Bir gün onu terk etmeye mahkumdu. Byul’un Kim Hajin’den ayrıldığı için hissedeceği acı, ebeveyni olarak gördüğü ‘o adamı’ kaybettiğinde hissedeceği acıdan bile daha büyük olabilir.
“Haa….”
Bell de en iyi arkadaşını kendi elleriyle öldürdüğü zamanı hatırladı. Şimdi bile acı dayanılmazdı.
Ancak yüzlerce yıl boyunca ‘geçmiş nesilleri’ tekrar tekrar yaşamış olan Bell, sonsuz ölümün sonsuz yaşamdan bin kat daha iyi olduğunu biliyordu.
Bell ölemezdi. Bu gerçekte, farklı boyutlarda ve Dilek Kulesi’nde de aynıydı.

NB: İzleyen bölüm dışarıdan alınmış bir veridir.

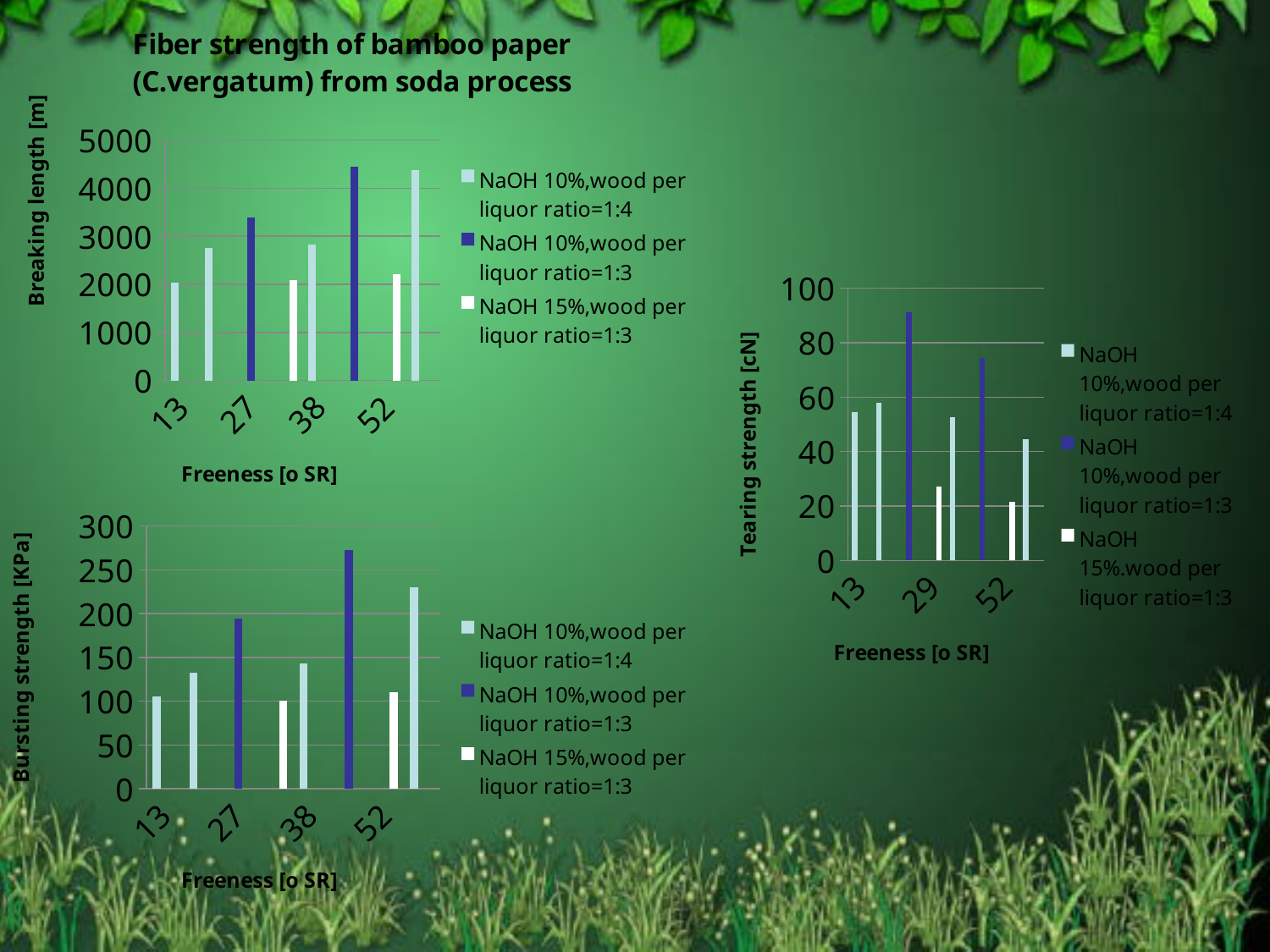
In the Tearing strength chart, how many freeness categories are shown on the x axis? 3 What is the y-axis title of the chart on the right side of the slide? Tearing strength [cN] In the Tearing strength chart, is the value for NaOH 10%, wood per liquor ratio=1:3 at freeness 29 greater or less than 80? greater In the Bursting strength chart, is the value for NaOH 15%, wood per liquor ratio=1:3 at freeness 38 greater or less than 150? less In the Breaking length chart, is the value for NaOH 10%, wood per liquor ratio=1:3 at freeness 27 greater or less than 3000? greater How many series does the legend of the Bursting strength chart list? 3 What kind of chart is the Breaking length chart on the slide? bar chart In the Bursting strength chart at freeness 52, which is larger: NaOH 10% with wood per liquor ratio=1:3 or NaOH 10% with wood per liquor ratio=1:4? NaOH 10%, wood per liquor ratio=1:3 In the Breaking length chart, how many freeness categories are shown on the x axis? 4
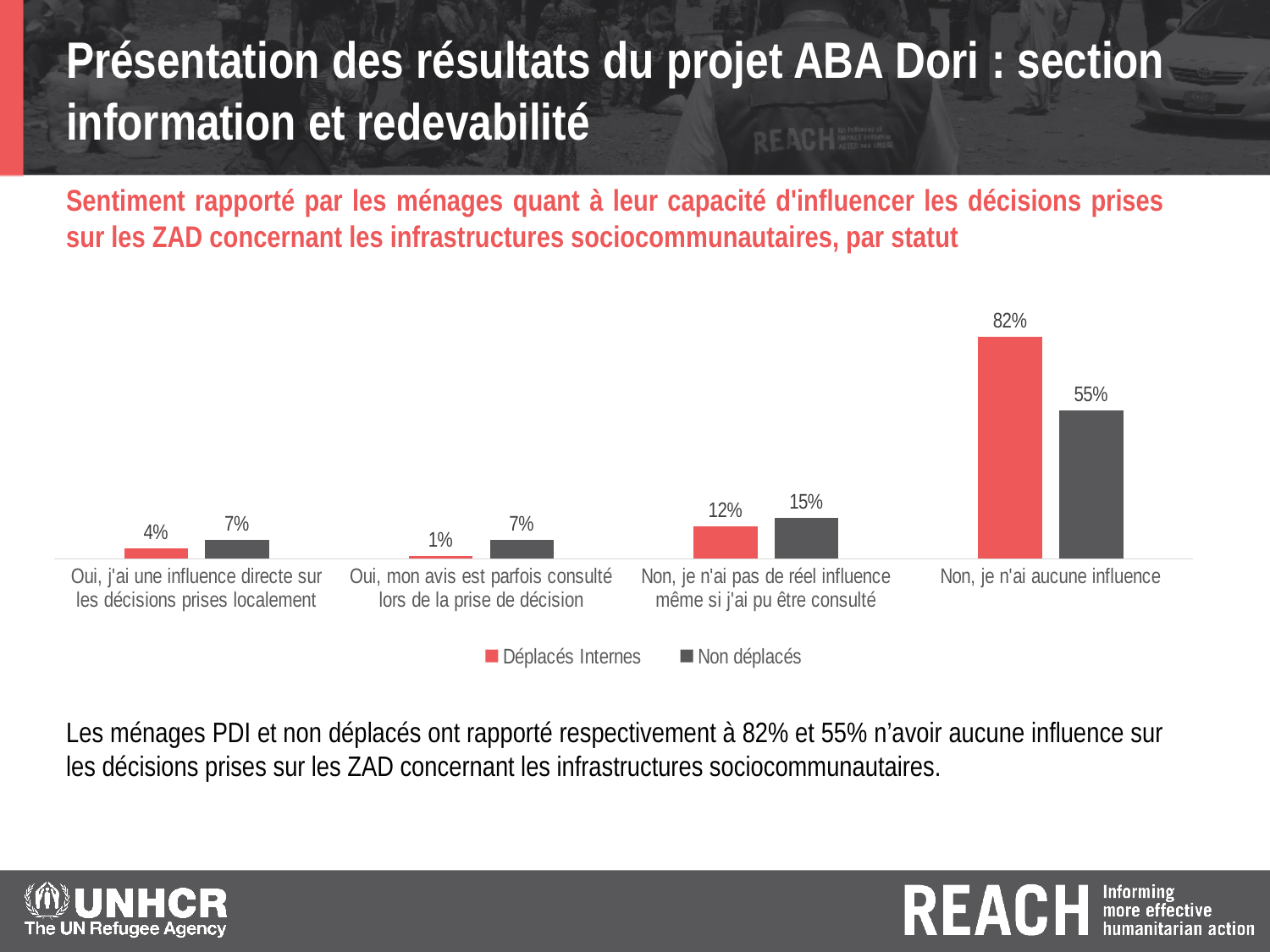
What percentage of Non déplacés households reported "Non, je n'ai aucune influence"? 55% Which series is shown in red in the legend? Déplacés Internes How many series does the legend list? 2 For "Oui, j'ai une influence directe sur les décisions prises localement", which series has the larger value, Déplacés Internes or Non déplacés? Non déplacés What type of chart is shown on the slide? Bar chart What percentage of Déplacés Internes households reported "Non, je n'ai aucune influence"? 82% Which category has the lowest value for Déplacés Internes? Oui, mon avis est parfois consulté lors de la prise de décision How many response categories are shown on the x axis? 4 Which category has the highest value for Déplacés Internes? Non, je n'ai aucune influence What is the value for Non déplacés in the category "Non, je n'ai pas de réel influence même si j'ai pu être consulté"? 15% What is the value for Déplacés Internes in the category "Oui, mon avis est parfois consulté lors de la prise de décision"? 1% What is the difference between the Déplacés Internes and Non déplacés values for "Non, je n'ai aucune influence"? 27%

Vücudu basitçe dağılacak ve büyü gücüne dönüşecek, kısa süre sonra kendini yeni bir bedene dönüştürecekti. Bu nedenle Bell ölüm karşısında hiçbir zaman korkmadı.
“mm….”
Bell, Kim Hajin’e baktı. Gerçekte, Kim Hacin her zaman ‘değersiz’ olduğunu düşünmüştü. Dilek Kulesi’nde onayladığı gibi, Kim Hajin, Bell’i öldürme yeteneğine sahip değildi ve daha da önemlisi, Bell’in başyapıtı olarak gördüğü ‘Yi Byul’u mahvediyordu. Ancak
.
Bell’in [Anılar Denizi] aracılığıyla gördüğü Kim Hajin’in anılarına bir bakış, şu anda içinde olduklarından tamamen farklı bir dünya gösterdi.

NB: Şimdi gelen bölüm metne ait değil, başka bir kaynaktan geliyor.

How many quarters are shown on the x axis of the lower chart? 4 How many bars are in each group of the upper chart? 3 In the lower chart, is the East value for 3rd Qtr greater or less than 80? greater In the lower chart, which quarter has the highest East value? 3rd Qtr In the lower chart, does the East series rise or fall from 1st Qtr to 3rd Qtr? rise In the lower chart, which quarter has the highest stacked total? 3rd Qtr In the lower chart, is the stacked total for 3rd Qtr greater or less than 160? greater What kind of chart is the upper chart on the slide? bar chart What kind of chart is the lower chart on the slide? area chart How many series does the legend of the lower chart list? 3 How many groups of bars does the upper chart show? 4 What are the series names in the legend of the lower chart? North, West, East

“Hımm. Sanırım başka seçeneğim yok.”
Bell sonunda bir karar verdi.
“Onu yanımda götürmek zorunda kalacağım.”
Bell, Kim Hajin’in anılarını ayrıntılı olarak keşfetme ihtiyacı hissetti. Kim Hajin’in anılarına bir dakika boyunca bakmayı başarmıştı, bu aslında ihtiyaç duyduğu zamandan çok daha az bir zamandı. Kim Hajin’le ilgili her şeyi anlamak için en az bir haftaya ihtiyacı olacaktı.
Ve birlikte bir hafta geçirmek için Kim Hajin’i ‘kaçırmaktan’ başka seçeneği yoktu.
Whish…
O anda yanından bir rüzgar esti.
Bell kendini rüzgara emanet etti; Kısa süre sonra vücudu havaya dağılan toza dönüştü.